Planning Discovery: The Initial Scheduling or Preliminary Conference

Courts today recognize that it helps to plan how discovery will progress.  In federal court, this is done at an Initial Scheduling Conference.  In New York State courts, it is done at a Preliminary Conference.

THE INITIAL SCHEDULING CONFERENCE:  In federal court, the initial scheduling conference is mandatory, and automatic.  The parties cannot engage in discovery until this conference has taken place.  How quickly this conference takes place largely depends on the availability of the the judge or the magistrate assigned to oversee discovery.

After the conference is scheduled, but before it is held, the parties are supposed to discuss their respective discovery needs with one another, and develop a plan for the progress of discovery, including goals and deadlines.  In part, this process includes reviewing the judge’s or magistrate’s standard form initial scheduling order, agreeing on the dates required by the form order, or agreeing to modifications to the standard form to accommodate the peculiarities of their particular case.  The end product of this process is a proposed initial scheduling order, which one party, by agreement, files with the court in advance of the conference so that is it available to the judge or magistrate at the conference, and serves as the basis for discussion at the conference.  Although this process may sound involved, it is often taken care of in one or two telephone calls.

Although in more complicated cases the conference may be more involved, the initial scheduling conference itself is often a short, uncomplicated affair, lasting maybe 30 minutes or so.  At the conference, the court gives each party an opportunity to describe their respective positions, and discusses the content of the initial scheduling order.  The court does not simply accept the positions of the parties, or their proposed scheduling order.  The court is probing the parties to determine whether there are any discovery issues that the parties have overlooked.  The end product of this conference is an scheduling order.  The order generally sets deadlines for the completion of various items of discovery.  It also sets dates for one or two additional conferences, including a conference often referred to as a final pre-trial conference, but which might more accurately be called a conference to certify the completion of discovery.

THE PRELIMINARY CONFERENCE:  The preliminary conference takes place only in cases pending in New York State Supreme Court.  It is basically mandatory, but is not automatic.  It isn’t scheduled until a party requests it in a package of documents including a Request for Judicial Intervention (“RJI”) and a request for preliminary confrence.  Generally, no one requests a conference until the case is ready for certification or a problem comes up concerning discovery.  The discovery problem may only be that discovery is taking too long.  The preliminary conference might be requested early in the case, or it might not be scheduled until discovery is effectively done.  In some cases, the preliminary conference serves as the certification conference, where the parties certify that discovery is done, and the case is ready for trial.

Exactly how the preliminary conference is conducted varies by county.  In some counties, the preliminary conference isn’t even held in a courtroom.  In some counties, when a party, any party, checks-in, that party is given a blank form preliminary conference order.  While that party is waiting, that party might start filling in the order.  Once all parties have arrived, the parties negotiate the final content of the form order.  In other counties, all parties have to first arrive before checking in, and obtaining a form order.  They then negotiate the contents of the order.  In either case, once the parties have reached agreement, they sign-off on the order, and return it to a court clerk.  The order is entered in one way or another.  Officially, a judge signs the order, but, in practice, the judge’s order may be a rubber stamp affixed by a court clerk.  In this part of the process, the court sets dates for future conferences.  After the form order is processed, each party receives a copy of the order as entered by the court.  In many counties, the parties do not even see a judge.

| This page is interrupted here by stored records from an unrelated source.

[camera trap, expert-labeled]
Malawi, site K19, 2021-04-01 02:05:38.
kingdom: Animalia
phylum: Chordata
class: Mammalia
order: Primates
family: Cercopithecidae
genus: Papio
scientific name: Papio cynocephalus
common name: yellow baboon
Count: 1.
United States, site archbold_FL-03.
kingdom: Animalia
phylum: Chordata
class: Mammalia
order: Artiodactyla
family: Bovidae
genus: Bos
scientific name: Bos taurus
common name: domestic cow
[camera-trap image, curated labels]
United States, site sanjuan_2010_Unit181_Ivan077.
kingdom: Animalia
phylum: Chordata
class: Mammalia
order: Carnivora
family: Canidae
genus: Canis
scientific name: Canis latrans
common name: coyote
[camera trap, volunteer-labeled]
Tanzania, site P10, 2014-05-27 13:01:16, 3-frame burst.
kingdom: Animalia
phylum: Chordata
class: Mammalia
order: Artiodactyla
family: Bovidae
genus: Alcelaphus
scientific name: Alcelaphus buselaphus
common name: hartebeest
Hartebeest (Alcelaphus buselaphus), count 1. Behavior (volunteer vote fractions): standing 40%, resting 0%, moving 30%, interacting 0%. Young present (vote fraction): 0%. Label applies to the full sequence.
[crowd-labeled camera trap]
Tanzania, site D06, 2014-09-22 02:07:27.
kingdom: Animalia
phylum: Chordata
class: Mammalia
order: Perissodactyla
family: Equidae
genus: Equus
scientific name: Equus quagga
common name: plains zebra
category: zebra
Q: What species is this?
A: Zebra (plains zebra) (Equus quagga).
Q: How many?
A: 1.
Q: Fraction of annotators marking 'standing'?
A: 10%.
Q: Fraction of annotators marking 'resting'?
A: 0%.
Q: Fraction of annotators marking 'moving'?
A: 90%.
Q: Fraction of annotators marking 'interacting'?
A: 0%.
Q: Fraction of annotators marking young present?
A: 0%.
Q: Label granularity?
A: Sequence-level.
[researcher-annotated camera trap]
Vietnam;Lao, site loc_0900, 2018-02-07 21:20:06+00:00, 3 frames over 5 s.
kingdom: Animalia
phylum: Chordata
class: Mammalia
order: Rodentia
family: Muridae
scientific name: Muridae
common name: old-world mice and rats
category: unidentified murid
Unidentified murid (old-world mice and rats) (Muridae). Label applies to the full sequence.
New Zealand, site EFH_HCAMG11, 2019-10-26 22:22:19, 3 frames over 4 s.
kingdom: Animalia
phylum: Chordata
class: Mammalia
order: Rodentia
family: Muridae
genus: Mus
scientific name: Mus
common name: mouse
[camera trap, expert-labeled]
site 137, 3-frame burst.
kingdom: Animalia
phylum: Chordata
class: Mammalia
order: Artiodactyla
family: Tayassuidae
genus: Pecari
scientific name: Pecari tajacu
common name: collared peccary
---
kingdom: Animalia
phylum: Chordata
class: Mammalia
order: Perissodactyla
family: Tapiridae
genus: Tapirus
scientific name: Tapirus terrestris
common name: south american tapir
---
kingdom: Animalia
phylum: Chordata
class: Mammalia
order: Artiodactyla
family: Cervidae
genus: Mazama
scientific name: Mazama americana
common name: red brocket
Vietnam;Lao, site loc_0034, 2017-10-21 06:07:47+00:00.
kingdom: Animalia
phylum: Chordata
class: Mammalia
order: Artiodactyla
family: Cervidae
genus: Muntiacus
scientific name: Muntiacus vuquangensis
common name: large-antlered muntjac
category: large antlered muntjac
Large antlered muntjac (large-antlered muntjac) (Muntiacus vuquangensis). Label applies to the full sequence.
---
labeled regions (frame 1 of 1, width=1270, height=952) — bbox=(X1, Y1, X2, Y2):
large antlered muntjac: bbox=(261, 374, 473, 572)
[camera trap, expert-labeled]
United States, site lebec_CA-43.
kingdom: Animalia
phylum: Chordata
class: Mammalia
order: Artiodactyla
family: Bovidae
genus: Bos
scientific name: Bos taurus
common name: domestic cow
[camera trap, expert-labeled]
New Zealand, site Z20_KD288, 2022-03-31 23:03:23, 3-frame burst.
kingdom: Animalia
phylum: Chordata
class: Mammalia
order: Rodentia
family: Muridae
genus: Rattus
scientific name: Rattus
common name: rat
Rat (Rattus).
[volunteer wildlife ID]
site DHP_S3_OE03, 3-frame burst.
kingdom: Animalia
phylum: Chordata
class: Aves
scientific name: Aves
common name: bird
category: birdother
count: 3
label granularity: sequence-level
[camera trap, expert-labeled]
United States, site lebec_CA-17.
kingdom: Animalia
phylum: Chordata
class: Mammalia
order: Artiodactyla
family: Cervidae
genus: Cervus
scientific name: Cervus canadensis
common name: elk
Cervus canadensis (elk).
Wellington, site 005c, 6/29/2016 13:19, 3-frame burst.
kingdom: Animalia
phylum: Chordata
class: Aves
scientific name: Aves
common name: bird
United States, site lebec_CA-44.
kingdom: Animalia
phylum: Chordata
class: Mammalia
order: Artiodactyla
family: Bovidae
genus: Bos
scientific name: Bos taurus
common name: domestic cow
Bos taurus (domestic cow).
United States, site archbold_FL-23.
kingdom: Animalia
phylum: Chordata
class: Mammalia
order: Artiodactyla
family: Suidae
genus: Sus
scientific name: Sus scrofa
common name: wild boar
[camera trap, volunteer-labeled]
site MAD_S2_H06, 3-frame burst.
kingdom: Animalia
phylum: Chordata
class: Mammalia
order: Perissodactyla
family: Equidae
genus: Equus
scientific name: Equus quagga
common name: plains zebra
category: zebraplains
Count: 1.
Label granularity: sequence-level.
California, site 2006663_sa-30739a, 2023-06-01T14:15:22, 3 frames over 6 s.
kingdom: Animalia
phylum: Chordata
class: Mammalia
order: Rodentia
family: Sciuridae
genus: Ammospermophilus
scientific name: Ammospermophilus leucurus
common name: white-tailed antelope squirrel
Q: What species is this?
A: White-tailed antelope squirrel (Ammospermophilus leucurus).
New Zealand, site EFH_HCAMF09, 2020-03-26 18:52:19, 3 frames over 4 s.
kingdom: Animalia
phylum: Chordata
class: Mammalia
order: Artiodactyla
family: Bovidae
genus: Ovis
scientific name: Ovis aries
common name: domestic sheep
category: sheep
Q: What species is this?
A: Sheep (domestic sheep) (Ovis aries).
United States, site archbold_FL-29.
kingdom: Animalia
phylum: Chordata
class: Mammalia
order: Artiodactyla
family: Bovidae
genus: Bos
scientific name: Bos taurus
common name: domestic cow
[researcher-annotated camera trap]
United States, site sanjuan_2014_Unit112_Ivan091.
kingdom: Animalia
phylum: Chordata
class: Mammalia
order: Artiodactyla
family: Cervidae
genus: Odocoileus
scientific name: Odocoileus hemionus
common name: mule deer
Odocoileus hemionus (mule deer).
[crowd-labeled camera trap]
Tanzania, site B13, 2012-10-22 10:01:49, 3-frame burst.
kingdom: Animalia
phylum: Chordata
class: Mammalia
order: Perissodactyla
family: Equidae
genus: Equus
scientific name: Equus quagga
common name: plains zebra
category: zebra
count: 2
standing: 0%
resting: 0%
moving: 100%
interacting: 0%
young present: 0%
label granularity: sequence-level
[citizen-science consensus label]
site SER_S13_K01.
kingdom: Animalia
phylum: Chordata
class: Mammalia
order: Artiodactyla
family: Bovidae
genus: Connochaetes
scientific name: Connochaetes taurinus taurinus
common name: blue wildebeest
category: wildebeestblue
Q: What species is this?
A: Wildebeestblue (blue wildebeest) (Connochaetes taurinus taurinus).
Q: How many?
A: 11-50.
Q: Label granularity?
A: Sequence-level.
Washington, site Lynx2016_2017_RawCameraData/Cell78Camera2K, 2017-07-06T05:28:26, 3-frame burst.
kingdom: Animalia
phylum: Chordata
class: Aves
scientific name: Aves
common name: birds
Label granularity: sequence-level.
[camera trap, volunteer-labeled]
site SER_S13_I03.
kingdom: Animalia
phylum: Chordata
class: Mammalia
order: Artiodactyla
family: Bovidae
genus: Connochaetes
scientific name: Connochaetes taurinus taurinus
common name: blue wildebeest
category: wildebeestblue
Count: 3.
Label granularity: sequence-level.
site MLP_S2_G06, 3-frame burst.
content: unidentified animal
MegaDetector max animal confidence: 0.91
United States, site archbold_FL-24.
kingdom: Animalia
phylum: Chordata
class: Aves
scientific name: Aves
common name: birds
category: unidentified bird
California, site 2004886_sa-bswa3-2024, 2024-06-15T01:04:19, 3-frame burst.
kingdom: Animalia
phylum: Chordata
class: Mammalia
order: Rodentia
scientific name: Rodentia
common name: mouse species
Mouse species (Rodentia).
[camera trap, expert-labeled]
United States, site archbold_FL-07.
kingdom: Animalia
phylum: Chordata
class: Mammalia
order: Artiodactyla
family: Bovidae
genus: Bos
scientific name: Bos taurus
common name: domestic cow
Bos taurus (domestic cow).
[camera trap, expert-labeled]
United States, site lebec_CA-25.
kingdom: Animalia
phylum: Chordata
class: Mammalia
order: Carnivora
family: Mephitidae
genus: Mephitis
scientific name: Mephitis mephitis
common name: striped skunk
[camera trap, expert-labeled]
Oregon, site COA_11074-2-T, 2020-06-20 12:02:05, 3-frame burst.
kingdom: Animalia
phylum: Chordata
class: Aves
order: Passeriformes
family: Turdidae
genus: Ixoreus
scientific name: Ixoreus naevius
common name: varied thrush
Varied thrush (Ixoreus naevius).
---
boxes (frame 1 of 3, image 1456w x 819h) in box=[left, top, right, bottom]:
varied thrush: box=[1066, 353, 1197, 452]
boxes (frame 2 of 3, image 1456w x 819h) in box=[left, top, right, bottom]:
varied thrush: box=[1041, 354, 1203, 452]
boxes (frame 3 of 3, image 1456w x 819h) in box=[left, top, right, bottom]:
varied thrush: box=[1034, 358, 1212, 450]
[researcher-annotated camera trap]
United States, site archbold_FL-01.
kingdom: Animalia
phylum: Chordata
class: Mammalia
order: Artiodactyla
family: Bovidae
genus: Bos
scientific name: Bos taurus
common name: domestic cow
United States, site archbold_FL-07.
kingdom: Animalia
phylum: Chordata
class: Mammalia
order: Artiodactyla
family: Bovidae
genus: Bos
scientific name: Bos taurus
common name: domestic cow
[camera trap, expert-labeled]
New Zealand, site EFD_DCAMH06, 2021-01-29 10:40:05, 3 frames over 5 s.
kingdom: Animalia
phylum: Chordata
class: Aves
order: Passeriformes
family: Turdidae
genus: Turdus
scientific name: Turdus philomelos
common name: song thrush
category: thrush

In most cases, most of the time spent on a preliminary conference is spent waiting.  The process of negotiating and filing a proposed order may take only a few minutes.

There is usually nothing in lower state courts as formal as a preliminary conference.  However, after discussion with the parties at a conference, when warranted, a judge might issue an order, generally not a form, which functions at least in some ways like a preliminary conference order, that is, establishing a schedule for discovery, including deadlines.